The pair aim to use proceeds from the farm initiative to ensure food security for their people and also help fund education for the next generation. Muwalani, whose wife is a physician, dreams of a medical clinic.

Spiritual leader of the Namanyonyi synagogue Eria Muyamba (left) is the Operations Manager of the Abayudaya Men’s Club Association, July 13, 2023. (Sharon Amali)

“As a minority group, facing low numbers of educated people, difficult health concerns, and uncertainty surrounding the recognition of our community by the State of Israel, the Abayudaya community faces a sustainability risk,” the pair claim.

“We seek to become less isolated and to have more interaction with the outside Judaic world,” they add.

One step towards becoming less isolated is through the SAJA umbrella organization.

Modreck Maeresra of the Lemba Jewish community of Zimbabwe makes charoset for the Jewish holiday of Passover. (courtesy)

The Zimbabwe Jewish community has an equally unusual roots narrative.

Maeresra, who is also president of the Harare Lemba Synagogue, told The Times of Israel that his community is descendants of a tribe of people who, according to their oral traditions, are historically Jewish. “We came from Yemen around 730 CE and then crossed into Africa and stayed until now. We have a culture that is significantly traditions that are recognizable as Jewish, and we always identified as Jewish,” he said.

Asked whether all the different African Jewish communities respect each other’s origin stories, Maeresra laughed and said, “I will be lying if I say everything is okay and everybody accepts the other person’s story… so although we may have other people who have question marks about Jews of choice from other African communities, we are learning to accept,” he said.

“These are the challenges that we are working on.

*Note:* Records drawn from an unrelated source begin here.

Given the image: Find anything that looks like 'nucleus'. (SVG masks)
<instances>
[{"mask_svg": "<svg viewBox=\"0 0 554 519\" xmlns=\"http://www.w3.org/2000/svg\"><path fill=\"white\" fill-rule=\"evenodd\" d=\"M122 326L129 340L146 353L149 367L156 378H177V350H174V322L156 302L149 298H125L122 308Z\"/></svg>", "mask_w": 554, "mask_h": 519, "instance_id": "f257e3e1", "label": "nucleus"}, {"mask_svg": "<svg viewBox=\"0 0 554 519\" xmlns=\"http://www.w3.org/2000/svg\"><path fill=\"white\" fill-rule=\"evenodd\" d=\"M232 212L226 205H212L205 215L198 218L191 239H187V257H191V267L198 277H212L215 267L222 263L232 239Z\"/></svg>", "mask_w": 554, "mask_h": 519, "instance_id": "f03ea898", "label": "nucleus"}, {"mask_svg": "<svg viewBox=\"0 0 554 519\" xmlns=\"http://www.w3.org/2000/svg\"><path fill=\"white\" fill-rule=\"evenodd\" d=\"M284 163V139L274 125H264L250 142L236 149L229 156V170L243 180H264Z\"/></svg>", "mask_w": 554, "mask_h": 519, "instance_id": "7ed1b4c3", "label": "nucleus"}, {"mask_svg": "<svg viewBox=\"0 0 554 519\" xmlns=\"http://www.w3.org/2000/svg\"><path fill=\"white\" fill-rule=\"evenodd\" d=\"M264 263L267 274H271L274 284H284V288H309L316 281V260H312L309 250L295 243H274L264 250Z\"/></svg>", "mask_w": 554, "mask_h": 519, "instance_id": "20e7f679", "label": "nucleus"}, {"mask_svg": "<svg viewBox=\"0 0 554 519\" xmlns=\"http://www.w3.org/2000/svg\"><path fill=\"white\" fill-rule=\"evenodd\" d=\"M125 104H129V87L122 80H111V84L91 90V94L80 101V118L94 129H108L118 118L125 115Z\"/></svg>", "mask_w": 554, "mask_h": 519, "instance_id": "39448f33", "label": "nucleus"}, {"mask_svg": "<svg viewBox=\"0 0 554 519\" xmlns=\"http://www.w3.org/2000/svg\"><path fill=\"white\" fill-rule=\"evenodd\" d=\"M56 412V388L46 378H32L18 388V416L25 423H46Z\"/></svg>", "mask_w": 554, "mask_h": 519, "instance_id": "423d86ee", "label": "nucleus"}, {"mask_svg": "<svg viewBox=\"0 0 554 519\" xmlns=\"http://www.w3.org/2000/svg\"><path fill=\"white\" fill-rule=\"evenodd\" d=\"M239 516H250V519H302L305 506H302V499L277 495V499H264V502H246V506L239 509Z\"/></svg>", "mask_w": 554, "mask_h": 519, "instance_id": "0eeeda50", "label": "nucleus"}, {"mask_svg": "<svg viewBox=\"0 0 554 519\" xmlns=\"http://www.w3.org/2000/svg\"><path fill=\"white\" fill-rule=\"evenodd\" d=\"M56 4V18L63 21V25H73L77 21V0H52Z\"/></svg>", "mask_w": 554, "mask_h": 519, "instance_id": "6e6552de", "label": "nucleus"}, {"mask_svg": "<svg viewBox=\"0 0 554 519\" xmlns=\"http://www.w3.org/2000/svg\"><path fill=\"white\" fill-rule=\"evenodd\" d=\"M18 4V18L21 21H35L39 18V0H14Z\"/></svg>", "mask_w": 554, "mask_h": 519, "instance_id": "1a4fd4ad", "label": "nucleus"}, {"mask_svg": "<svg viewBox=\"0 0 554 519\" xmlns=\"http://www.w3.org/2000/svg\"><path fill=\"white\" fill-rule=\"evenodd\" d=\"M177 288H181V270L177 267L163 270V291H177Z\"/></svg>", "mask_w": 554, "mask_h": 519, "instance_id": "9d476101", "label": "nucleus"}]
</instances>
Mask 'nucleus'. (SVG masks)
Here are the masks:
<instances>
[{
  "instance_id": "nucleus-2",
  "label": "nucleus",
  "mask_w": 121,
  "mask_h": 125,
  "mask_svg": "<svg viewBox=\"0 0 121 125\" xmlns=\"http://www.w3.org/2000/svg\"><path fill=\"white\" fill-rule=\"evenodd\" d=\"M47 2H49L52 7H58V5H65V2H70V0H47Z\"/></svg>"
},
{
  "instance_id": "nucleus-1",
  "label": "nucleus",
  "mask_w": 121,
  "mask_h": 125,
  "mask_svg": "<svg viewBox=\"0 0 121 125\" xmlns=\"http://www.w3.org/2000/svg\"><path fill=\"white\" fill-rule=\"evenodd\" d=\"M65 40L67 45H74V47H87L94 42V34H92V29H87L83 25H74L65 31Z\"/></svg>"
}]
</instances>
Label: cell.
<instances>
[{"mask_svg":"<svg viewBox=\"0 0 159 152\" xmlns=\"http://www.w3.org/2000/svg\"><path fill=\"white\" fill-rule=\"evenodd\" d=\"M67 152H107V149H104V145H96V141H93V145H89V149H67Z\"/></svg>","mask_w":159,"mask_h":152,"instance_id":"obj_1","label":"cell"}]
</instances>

When people from different backgrounds are brought together, there tends to be friction initially, but the edges tend to round off as people get used to working together. And we are noticing the same thing. When we started having SAJA board meetings, the friction and the tensions were there to be seen and to be felt. But slowly, things are becoming smoother and smoother,” he said.

Houses and shops line a main highway connecting Mbale to Kampala, Uganda, July 14, 2023. (Amanda Borschel-Dan/Times of Israel)

What truly binds all the SAJA communities together, he said, is the desire to end their people’s hunger, to step away from the cycle of charity and to live flourishing, dignified lives.

“We realized that with climate change, droughts and food shortages were becoming perennial, so it created a perennial donor dependence,” Maeresra said. As a result of the continuous aid, community members stopped working in their fields and lost their work ethic, he added.

“Now we are awakening, we are producing,” he said. “When it’s Shabbat, you welcome it because it’s giving you a chance to rest. When you are resting throughout the week, it takes away the meaning of Shabbat.

“So the biggest thing that we should get from these projects is the ability to work for ourselves, to produce for ourselves and it gives dignity,” he said.